New research reveals which pipes give drinking water odd tastes and odors.

Does your drinking water have an odd bouquet? Does it taste as though it's been sitting outside in a rubber tire? If so, says Andrea Dietrich, a civil and environmental engineering professor at Virginia Polytechnic Institute & State University, the plumbing may be to blame.

Dietrich tests how plastic plumbing affects the taste and smell of drinking water. As plastic has started to replace metal as the material of choice for water pipes, complaints about drinking-water quality have been on the rise. "Utilities sometimes get calls from customers that their water tastes or smells different," says Gary Burlingame, a water-quality scientist at the Philadelphia Water Department. "When the utility investigates, the source of the problem is not found to be the utility's water, but the customer's plumbing." However, he adds, "the nation's long-term experience with plastic pipe is lacking, and there is a need for better guidance on the use and application of different plastic materials."

That's where Dietrich's research comes in. To determine which pipes are the worst culprits, she has been studying how different plumbing materials affect the odor and taste of drinking water. She recently presented her findings in the Division of Polymer Chemistry at the ACS national meeting in Boston.

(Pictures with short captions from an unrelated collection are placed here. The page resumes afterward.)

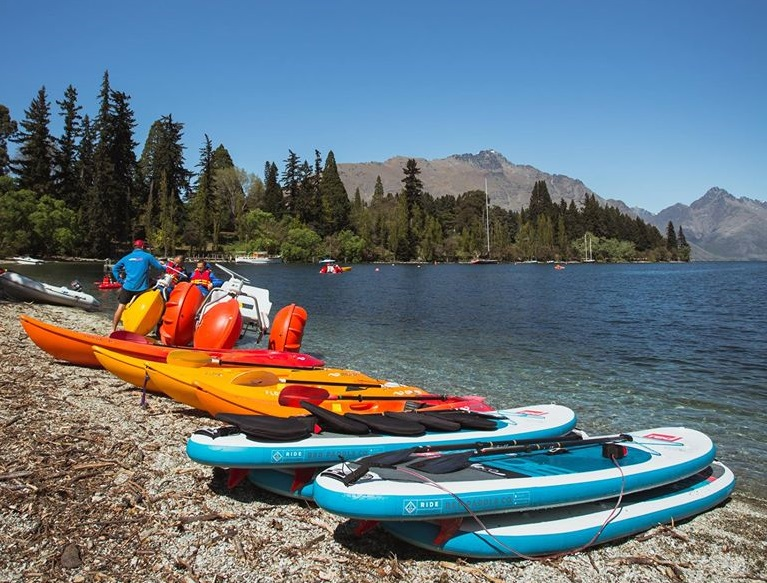 Paddel boards and kayaks on the shore of Lake Wakatipu during a Queenstown summer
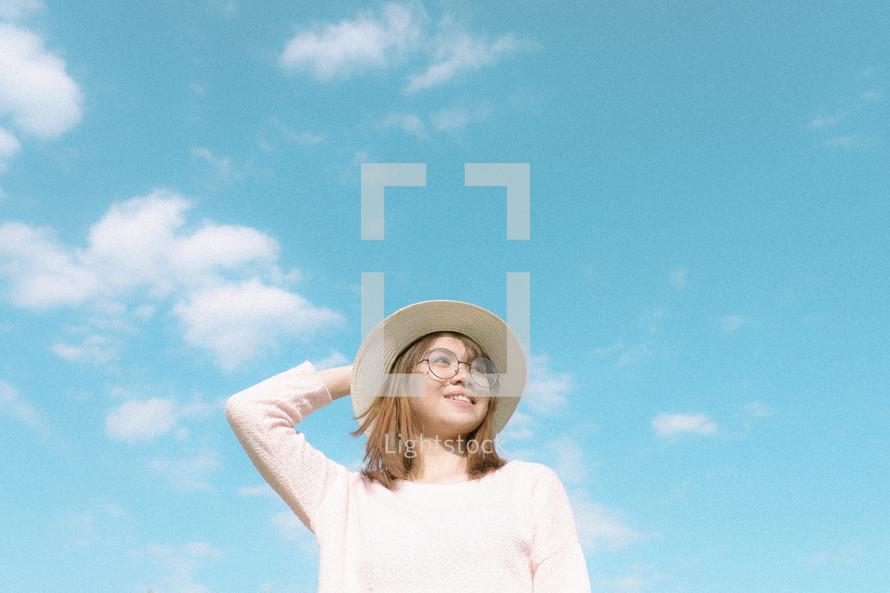 a woman wearing a hat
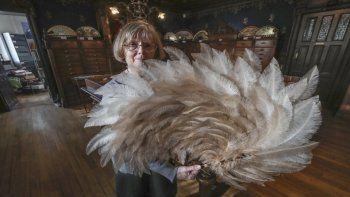 Anne Hoguet, de 74 años, artesana de abanicos y directora del Museo del Abanico de París posa con un abanico de plumas en el museo en París, el miércoles 20 de enero de 2021. El Musee de lEventail de París está en peligro de desaparecer por la pandemia.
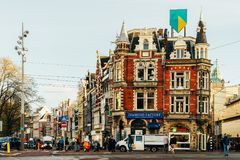 People Walking In Downtown Amsterdam Admiring Beautiful Architecture Of Dutch Houses In Autumn. AMSTERDAM, NETHERLANDS - NOVEMBER 13, 2017: People Walking In Royalty Free Stock Photo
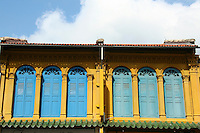 Peranakan architecture - shophouse is a vernacular architectural building type that is unique to Southeast Asia. This hybrid building form characterises many  towns in the region, especially Singapore.  Traditionally, many shophouses would have been plastered an off-white colour. Other popular early colours were indigo and ochre, given the range of available pigments. By the mid-20th century, pastel colours (rose pink, baby blue, light yellow, etc) became popular, and they remain the colours that most people most strongly associate with these buildings.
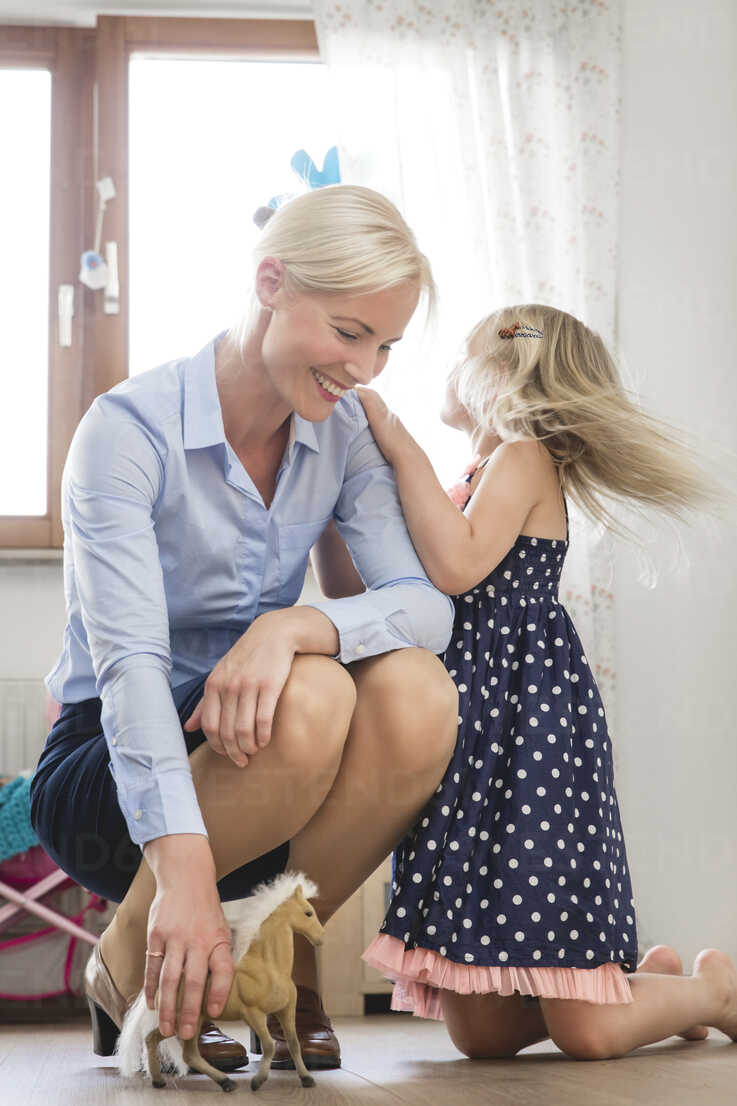Businesswoman playing with her little daughter at children's room - MIDF000780 - Miriam Dörr/Westend61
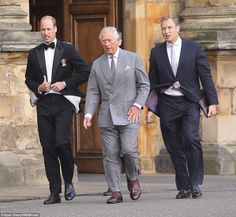 William looked dapper in a black dinner jacket with a silk bow tie while his father opted for a grey pinstriped suit and a pair of burgundy coloured shoes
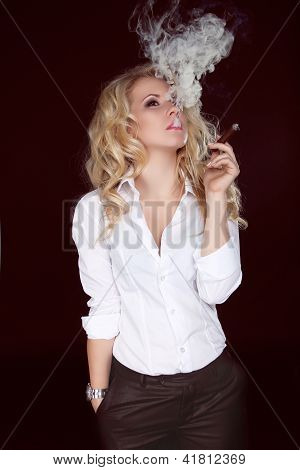 Sexy Woman With Cigar Exhaling Smoke On Dark Background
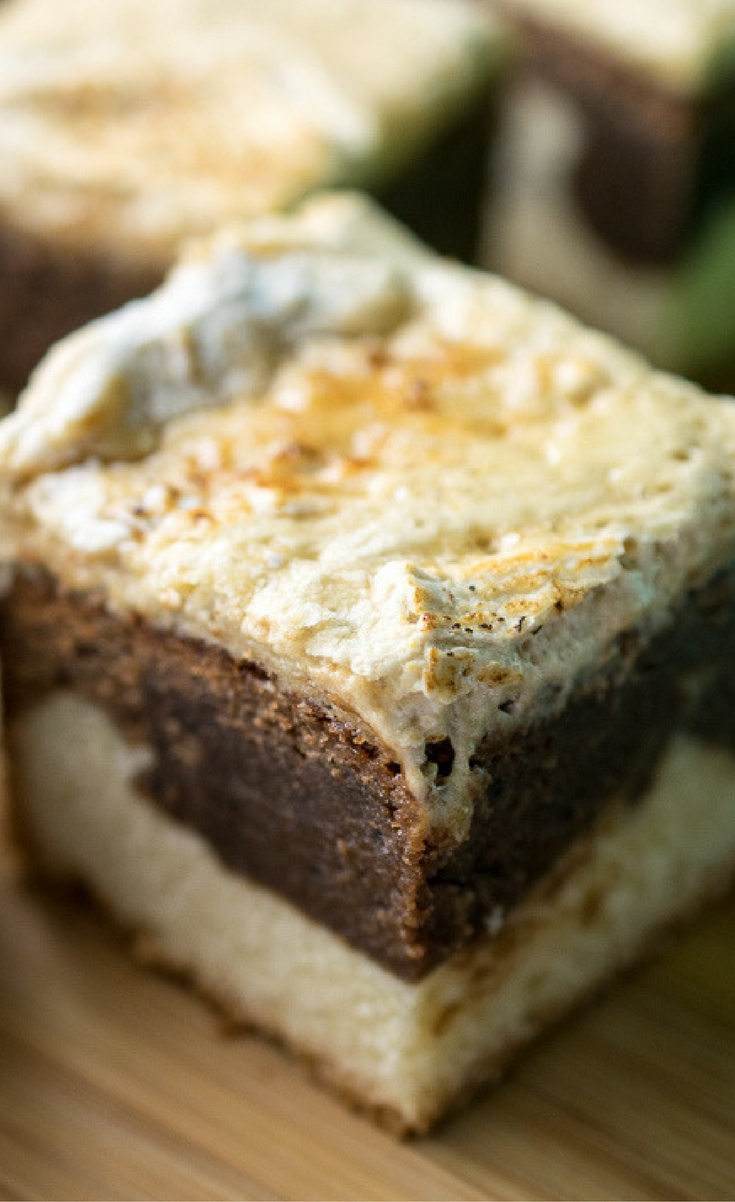 Thick and rich fudgy chocolate brownies with a vanilla cookie base and toasted marshmallow top.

Dietrich and her research team took commercially available plastic pipes and filled them with purified water that they had treated with the natural minerals and disinfectants usually found in drinking water. They let the water sit in the pipes for three days and then subjected it to both instrumental analysis and a panel of sensory experts who evaluated the water's smell and taste. The pipes Dietrich tested included chlorinated polyvinyl chloride (cPVC), high-density polyethylene (HDPE), and the cross-linked polyethylene polymers PEX-a and PEX-b. Panelists used phrases such as "waxy plastic citrus" and "burning plastic" to describe the taste and smell of the water from the plastic plumbing.

Dietrich's group found that cPVC has a low odor potential, and doesn't seem to release many organic chemicals. HDPE, on the other hand, showed the highest odor production, despite the fact that it didn't release many organic materials. The PEX-b pipe released a moderate amount of odors and organic chemicals into the air. Compared with Pex-b, PEX-a had a less powerful odor and released fewer organic compounds.

The plastic-y odors and flavors weren't long lasting, Dietrich reports. Most disappeared after the pipes had been used regularly for about two months.

"Some materials were very smelly, even though they released only a small amount of organic carbon into the water; others released more organic carbon but did not smell much," Dietrich points out. "There's not necessarily a direct correlation between chemical content and odor intensity … Some of these odorants are at parts-per-trillion concentrations. That's why the human nose is so important. It can often pick up these trace amounts of really powerful odorants quicker and better than any instrument."

"Oftentimes, the water industry and pipe manufacturers overlook the impact that materials will have on the taste and odor of the water," notes Mel Suffet, an environmental health sciences professor at the University of California, Los Angeles. "Research like Dietrich's helps the drinking-water industry identify sources of odors, and should also direct manufacturers toward improving their processes so that odor-free pipes are produced," he asserts.